Exercise aim: Filter the listing for lines containing "einem".

○ ○ ○ ○ ○

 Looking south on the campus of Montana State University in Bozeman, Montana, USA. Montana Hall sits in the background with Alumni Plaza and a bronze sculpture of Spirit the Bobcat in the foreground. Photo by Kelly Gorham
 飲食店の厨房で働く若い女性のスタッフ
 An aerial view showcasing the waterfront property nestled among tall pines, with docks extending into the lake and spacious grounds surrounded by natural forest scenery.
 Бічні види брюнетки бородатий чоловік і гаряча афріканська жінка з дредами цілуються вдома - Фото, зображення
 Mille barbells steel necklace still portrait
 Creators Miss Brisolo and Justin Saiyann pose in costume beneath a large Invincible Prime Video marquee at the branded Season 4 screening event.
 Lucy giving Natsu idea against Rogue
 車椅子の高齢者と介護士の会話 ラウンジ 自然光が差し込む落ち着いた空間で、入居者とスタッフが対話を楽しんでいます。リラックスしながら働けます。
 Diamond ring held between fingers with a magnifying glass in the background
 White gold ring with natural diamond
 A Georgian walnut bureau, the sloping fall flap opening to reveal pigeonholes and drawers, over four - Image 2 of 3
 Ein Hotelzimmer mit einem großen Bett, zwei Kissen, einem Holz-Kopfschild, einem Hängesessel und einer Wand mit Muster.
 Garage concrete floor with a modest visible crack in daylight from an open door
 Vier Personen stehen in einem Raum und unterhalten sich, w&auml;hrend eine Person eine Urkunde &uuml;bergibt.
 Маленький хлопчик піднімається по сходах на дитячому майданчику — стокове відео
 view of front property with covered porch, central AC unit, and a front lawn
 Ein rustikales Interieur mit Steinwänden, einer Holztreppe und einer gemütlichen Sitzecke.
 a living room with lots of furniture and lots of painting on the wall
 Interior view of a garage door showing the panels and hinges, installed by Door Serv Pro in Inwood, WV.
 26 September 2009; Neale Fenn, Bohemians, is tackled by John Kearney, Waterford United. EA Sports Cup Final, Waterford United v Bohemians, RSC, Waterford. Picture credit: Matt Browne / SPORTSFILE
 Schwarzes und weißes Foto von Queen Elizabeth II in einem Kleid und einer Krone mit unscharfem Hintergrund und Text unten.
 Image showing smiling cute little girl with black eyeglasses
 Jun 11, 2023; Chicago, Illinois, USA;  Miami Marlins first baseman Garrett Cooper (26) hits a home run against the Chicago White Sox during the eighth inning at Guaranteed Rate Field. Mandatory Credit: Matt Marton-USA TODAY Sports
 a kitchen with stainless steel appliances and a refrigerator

○ ○ ○ ○ ○

Answer box:
 Ein Hotelzimmer mit einem großen Bett, zwei Kissen, einem Holz-Kopfschild, einem Hängesessel und einer Wand mit Muster.
 Vier Personen stehen in einem Raum und unterhalten sich, w&auml;hrend eine Person eine Urkunde &uuml;bergibt.
 Schwarzes und weißes Foto von Queen Elizabeth II in einem Kleid und einer Krone mit unscharfem Hintergrund und Text unten.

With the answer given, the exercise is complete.